# [DOCUMENT TEXT]
##############################

Dealing with stress and......(kinda long)
I needed a place to vent so here i am! At this point i am down 49 pounds and i am sooooo happy about that. I am under alot of stress and pressure between dealing with my ex and my job. Such is life and it happens. We all have crap to deal with. I kinda feel like im sabatoging myself to a point. I go through periods that i stay motivated with my weight loss and then i have periods where i am so fed up with dealing with BS that i dont take the time to take care of me. I have really thought about this and i ask myself why am i doing this to myself? For the past few days i am not getting enough protein in but i am getting my water. I am not exercising like i should. I do work with children and i do play games and run around with them... but i know its not enough. I just don't know how to get myself out of this rut! My DH is so supportive and is always there for me but.... i just feel like i dont care but on the other i do! I am soooooo confused! Has anyone else felt like this or has or is going through this? The biggest issue i have is dealing with my ex. We have two beautiful children together and they are my pride and joy. They are living with their dad and have been for a few years. I have so much guilt for letting him take them. He was physically, mentally and verbally abusive to me and knocked me down to nothing. He got them because i was too afraid to go against him. My daughters want to be with me and he is not letting it happen. I have been in court for two years trying to get them back. I finally got a lawyer... and we are going back to court in the end of May. My ex lies to our kids and tries to make me look like a monster. I hate that he does all these horrible things and tries to switch everything around on me. I know i need to get back on track. I want to get back on track. I just dont know why i am not doing it. Thanks for letting me vent..... I needed this! If anyone has any advice..... i am all ears.
Christine
i totally understand. i am under a lot of stress also ...i started nursing school less than 2 weeks after surgery. i have these moments where i think i am blowing it and need to get back on track. it isnt easy, but stick with it. we knew from the beginning that this wasnt going to be easy, but like everything else we will make it. sorry no advice because i feel the same way you do a lot of the time, but i wish you well.
Hey there! Vent anytime! I can't say that I've been where you are, but I can imagine what you're going through. I can't imagine how hard it is not having your kids with you. Stay positive and do what you need to do to get your kids back.
50 lbs is awesome btw! It's only been 3 months. You should be very proud.
Just remember to drink and try to get your protein in. I do admit on the days that I'm more stressed than usual I don't make a point to get my protein or water it. Just keep trying!
Christina- I have gone through periods like this where I know I am not doing everything I need to do because I get overwhelmed. Hang in there! You are doing great, and you will get out of this rut. Just remember that you are no good to anyone else if you don't put yourself, physically and mentally, first. The people that love you deserve that from you! (Or atleast that is what I tell myself!)
Good job on the 49 pounds! Belle
(deactivated member)
on 4/30/07 9:19 am - Channahon, IL
on 4/30/07 9:19 am - Channahon, IL
I went through a funk myself and I am not dealing with a quarter of what you are. I tried the plateau diet, it is on a post in the january board, and got back in the swing of things. I do sometime feel like if I don't do everything perfect why try. It is a bad habit for me to break. I am working on it and I have to remind myself like 10 times a day that I can't do it all and certain things are out of my control. I just try the best I can to take care of the things I can. You should try by doing something nice just for yourself not just weightloss related. Treat yourself to something or take time to do something that you want. Good luck!
Christine - we all need to vent. I can identify a bit with you and the ex situation. My husband's ex has always tried to prevent him from having a relationship with his children. Despite two of them having to come live with us - she still tries to make the children think that he is not a good guy. Which of course is far from the truth.
We just try to stay positive and not lower ourselves to her level. We know that as the kids get older they will discover the "truth" for themselves. We believe you reap what you sow and that she will get the worse end of the deal in the end.
Keep fighting to get custody if that is what is best for the girls and keep being positive for their sake!

##############################

# [LISTED ENTRIES]

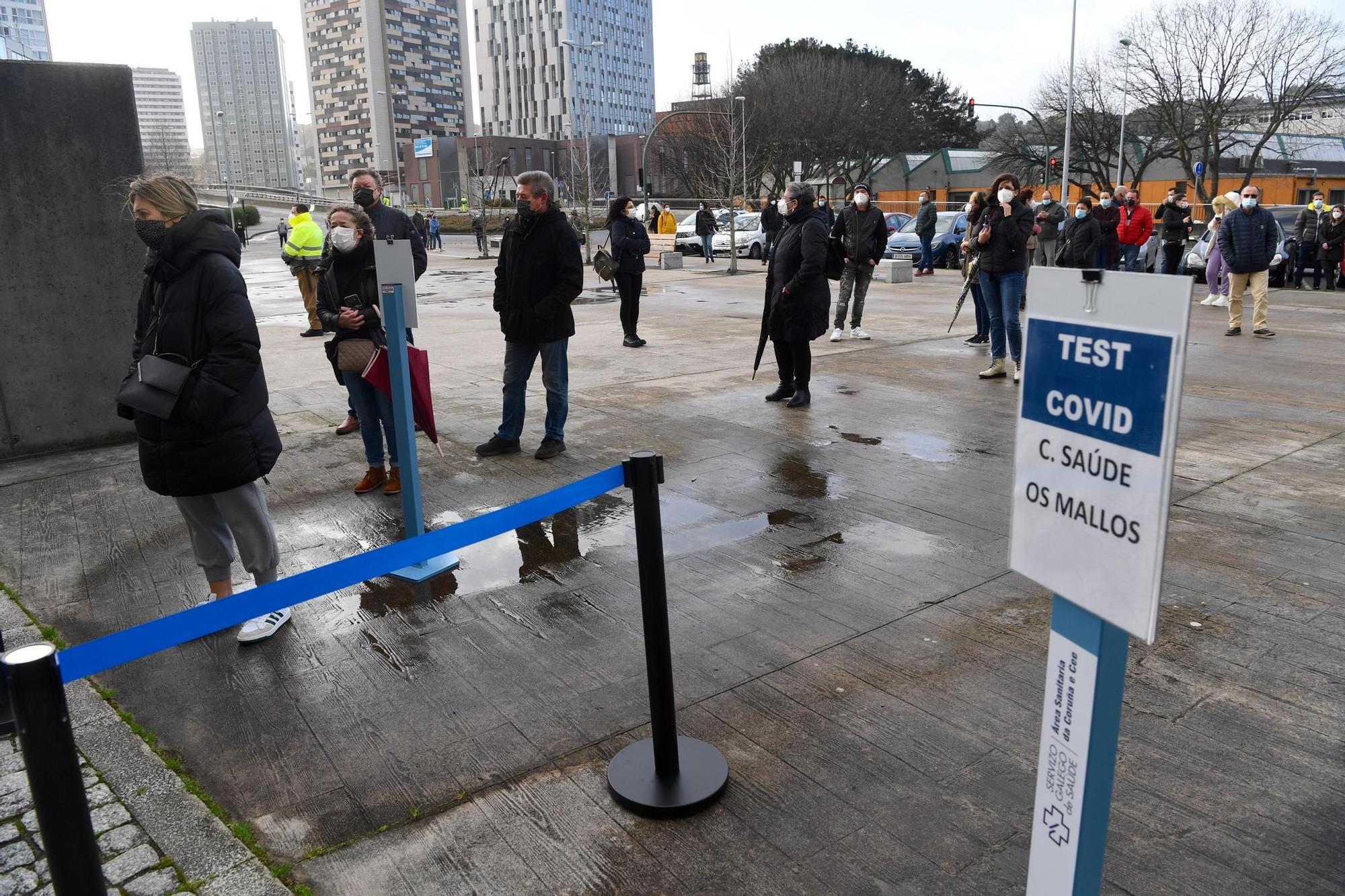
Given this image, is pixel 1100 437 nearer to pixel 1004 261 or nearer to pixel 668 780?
pixel 668 780

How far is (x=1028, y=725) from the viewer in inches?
135

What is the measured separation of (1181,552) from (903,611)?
1687 millimetres

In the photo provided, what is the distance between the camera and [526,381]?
7.22 meters

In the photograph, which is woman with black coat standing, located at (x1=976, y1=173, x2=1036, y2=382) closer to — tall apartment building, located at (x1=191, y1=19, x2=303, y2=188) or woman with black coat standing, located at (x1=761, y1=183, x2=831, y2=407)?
woman with black coat standing, located at (x1=761, y1=183, x2=831, y2=407)

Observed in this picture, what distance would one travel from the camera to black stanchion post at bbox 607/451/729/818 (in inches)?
112

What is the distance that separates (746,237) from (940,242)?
289 inches

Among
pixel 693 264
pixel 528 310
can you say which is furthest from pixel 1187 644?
pixel 693 264

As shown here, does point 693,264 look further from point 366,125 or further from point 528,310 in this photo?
point 366,125

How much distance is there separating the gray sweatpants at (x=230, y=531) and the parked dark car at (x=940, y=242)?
2238cm

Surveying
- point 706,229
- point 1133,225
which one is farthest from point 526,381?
point 706,229

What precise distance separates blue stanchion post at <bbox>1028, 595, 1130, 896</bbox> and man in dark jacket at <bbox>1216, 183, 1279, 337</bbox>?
12.0 meters

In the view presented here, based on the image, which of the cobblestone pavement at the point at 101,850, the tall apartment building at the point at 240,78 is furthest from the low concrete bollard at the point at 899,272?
the tall apartment building at the point at 240,78

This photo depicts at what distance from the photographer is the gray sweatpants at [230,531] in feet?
13.7

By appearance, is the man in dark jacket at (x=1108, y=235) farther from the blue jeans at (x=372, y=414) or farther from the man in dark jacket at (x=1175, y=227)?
the blue jeans at (x=372, y=414)
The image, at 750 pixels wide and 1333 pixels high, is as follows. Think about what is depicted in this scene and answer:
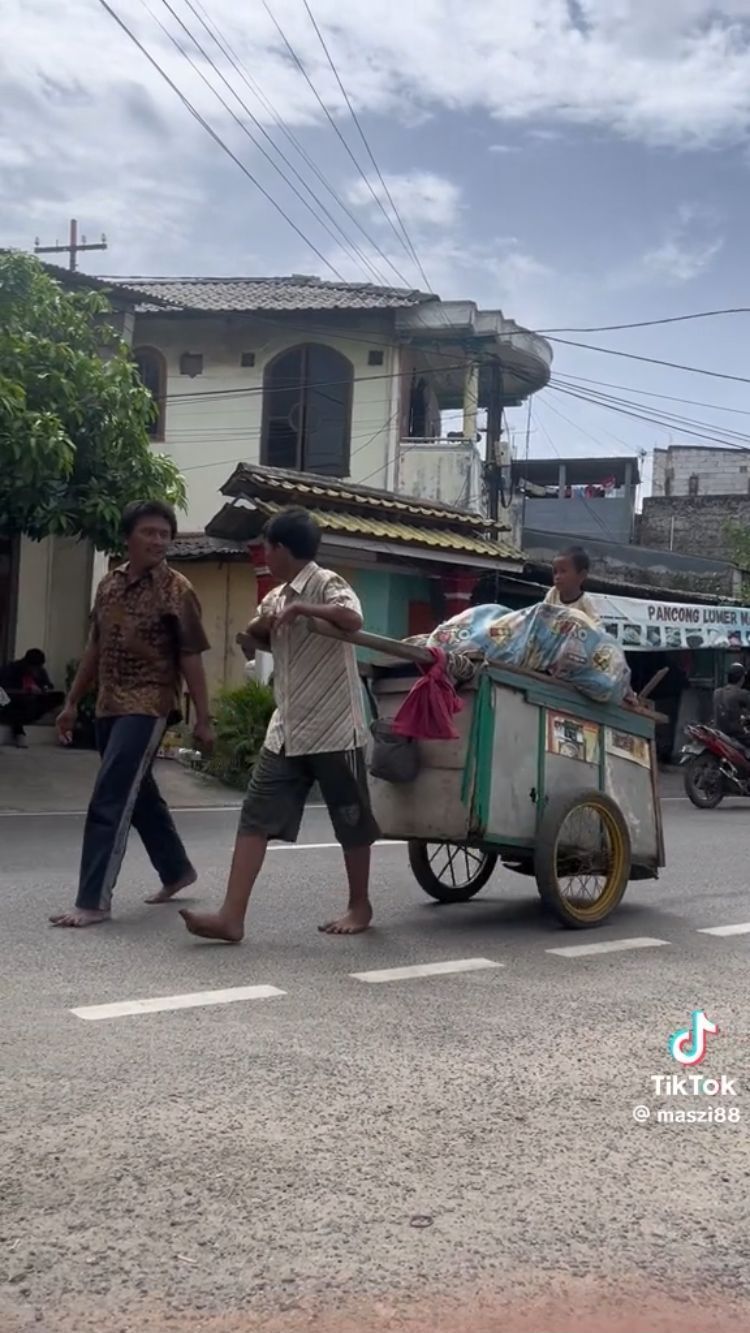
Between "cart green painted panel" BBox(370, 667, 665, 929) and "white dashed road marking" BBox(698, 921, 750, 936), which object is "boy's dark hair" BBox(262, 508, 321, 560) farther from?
"white dashed road marking" BBox(698, 921, 750, 936)

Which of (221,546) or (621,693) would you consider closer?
(621,693)

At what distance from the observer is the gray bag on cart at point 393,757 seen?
608 cm

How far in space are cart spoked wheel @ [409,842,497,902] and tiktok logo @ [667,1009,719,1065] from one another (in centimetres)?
208

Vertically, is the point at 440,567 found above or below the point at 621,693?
above

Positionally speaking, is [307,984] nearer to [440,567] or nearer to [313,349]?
[440,567]

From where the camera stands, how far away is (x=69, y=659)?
57.4 ft

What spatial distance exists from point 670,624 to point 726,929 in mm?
12965

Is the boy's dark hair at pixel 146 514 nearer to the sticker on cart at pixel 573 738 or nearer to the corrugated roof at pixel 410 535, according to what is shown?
the sticker on cart at pixel 573 738

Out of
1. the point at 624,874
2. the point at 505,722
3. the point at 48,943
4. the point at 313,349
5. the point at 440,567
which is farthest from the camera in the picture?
the point at 313,349

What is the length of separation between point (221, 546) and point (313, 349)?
205 inches

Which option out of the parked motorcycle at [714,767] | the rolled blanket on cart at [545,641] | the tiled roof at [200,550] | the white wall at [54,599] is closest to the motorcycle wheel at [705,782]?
the parked motorcycle at [714,767]

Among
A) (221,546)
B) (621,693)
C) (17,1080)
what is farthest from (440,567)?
(17,1080)

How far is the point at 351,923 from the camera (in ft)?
19.6

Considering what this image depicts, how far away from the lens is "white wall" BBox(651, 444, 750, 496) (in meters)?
44.1
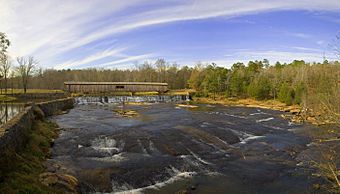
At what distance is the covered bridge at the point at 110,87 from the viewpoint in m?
68.7

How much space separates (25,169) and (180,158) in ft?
28.4

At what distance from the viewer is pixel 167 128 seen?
2575cm

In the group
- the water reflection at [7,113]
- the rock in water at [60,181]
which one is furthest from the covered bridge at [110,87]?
the rock in water at [60,181]

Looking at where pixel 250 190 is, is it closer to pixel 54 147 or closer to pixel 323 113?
pixel 323 113

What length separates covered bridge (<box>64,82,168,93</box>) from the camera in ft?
225

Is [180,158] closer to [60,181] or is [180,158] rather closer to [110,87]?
[60,181]

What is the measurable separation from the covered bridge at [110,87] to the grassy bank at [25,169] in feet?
178

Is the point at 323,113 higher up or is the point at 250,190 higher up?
the point at 323,113

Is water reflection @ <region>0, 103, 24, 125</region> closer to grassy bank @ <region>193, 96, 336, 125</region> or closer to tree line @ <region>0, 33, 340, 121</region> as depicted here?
tree line @ <region>0, 33, 340, 121</region>

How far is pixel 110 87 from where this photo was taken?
2899 inches

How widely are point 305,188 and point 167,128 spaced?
14.2m

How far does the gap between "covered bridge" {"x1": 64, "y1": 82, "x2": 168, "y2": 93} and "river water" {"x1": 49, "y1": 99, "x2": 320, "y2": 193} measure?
44.3 meters

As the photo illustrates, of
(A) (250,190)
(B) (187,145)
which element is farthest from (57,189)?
(B) (187,145)

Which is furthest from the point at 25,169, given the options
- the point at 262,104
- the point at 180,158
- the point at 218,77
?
the point at 218,77
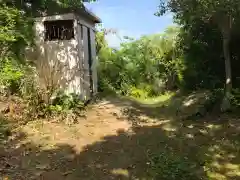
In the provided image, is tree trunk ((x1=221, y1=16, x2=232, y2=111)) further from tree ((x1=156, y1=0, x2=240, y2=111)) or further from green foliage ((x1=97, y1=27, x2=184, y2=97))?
green foliage ((x1=97, y1=27, x2=184, y2=97))

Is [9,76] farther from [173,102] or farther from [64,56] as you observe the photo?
[173,102]

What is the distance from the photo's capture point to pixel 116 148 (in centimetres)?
764

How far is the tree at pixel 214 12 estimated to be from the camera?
8.53 meters

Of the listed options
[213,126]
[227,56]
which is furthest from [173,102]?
[213,126]

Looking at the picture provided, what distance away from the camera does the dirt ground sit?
6.38 m

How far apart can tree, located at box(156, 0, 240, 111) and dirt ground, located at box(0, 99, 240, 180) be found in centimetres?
183

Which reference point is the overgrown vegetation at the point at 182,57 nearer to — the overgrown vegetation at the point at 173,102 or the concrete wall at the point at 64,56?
the overgrown vegetation at the point at 173,102

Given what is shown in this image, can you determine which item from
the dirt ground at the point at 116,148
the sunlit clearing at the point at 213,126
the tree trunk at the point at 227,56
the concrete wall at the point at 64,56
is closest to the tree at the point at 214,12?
the tree trunk at the point at 227,56

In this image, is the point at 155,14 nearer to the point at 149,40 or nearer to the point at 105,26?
the point at 149,40

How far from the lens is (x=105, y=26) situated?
62.3 feet

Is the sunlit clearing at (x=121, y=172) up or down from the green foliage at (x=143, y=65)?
down

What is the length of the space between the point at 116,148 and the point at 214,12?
13.9ft

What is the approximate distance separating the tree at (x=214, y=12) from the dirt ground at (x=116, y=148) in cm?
183

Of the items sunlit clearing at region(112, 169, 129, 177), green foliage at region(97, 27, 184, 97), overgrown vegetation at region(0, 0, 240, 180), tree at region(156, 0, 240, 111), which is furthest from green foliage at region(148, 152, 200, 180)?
green foliage at region(97, 27, 184, 97)
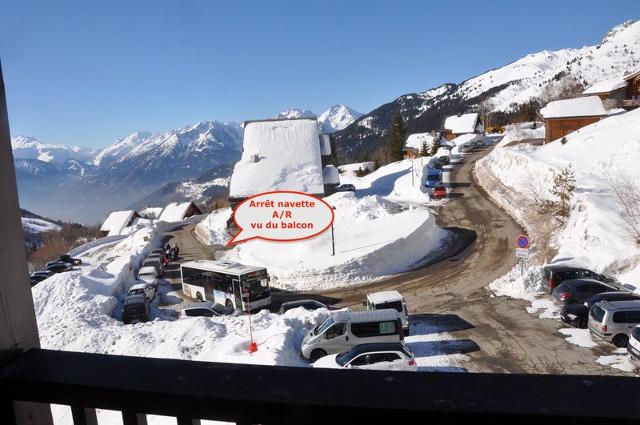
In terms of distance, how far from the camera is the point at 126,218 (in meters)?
64.7

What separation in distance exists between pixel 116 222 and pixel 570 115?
195 feet

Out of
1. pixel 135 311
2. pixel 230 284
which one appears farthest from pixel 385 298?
pixel 135 311

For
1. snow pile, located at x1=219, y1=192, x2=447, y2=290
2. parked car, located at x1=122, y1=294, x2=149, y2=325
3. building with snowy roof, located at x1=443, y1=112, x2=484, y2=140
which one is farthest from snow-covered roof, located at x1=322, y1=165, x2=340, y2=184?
building with snowy roof, located at x1=443, y1=112, x2=484, y2=140

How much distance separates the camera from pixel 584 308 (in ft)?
44.7

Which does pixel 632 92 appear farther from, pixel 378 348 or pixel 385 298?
pixel 378 348

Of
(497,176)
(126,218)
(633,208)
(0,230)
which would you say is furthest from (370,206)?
(126,218)

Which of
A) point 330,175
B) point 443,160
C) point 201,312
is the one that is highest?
point 443,160

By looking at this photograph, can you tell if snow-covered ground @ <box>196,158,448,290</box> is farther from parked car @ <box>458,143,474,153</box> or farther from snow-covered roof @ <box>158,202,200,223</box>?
snow-covered roof @ <box>158,202,200,223</box>

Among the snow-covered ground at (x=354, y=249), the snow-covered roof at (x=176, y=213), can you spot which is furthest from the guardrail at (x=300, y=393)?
the snow-covered roof at (x=176, y=213)

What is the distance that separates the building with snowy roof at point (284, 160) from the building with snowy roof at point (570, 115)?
22.2m

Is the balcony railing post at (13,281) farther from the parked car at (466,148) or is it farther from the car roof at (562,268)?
the parked car at (466,148)

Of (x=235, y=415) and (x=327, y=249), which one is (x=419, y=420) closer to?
(x=235, y=415)

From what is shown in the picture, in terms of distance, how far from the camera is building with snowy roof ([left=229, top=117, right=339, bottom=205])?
3756cm

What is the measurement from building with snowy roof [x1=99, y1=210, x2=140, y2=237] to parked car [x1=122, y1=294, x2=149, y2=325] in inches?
1856
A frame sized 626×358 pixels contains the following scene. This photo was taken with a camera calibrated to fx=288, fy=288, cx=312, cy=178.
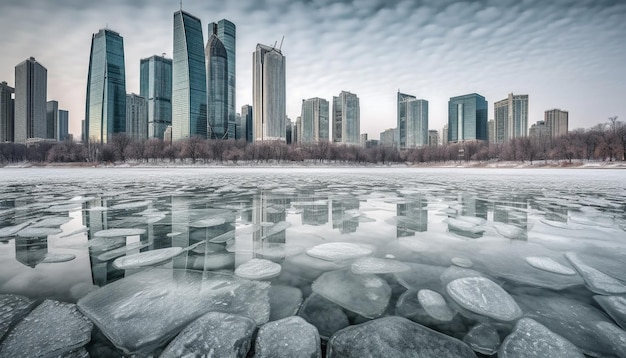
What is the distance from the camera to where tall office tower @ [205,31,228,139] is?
14550 centimetres

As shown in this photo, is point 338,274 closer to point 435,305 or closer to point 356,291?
point 356,291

##############################

# [TO DO]
1) In the forum thread on stress and weight loss, list each way the first post says the ex was abusive.
2) In the forum thread on stress and weight loss, rewrite the passage between "We just try" and "in the end.", inclusive, with "positive" replaced by "calm".

# [ANSWERS PER TASK]
1) physically, mentally, verbally

2)
We just try to stay calm and not lower ourselves to her level. We know that as the kids get older they will discover the "truth" for themselves. We believe you reap what you sow and that she will get the worse end of the deal in the end.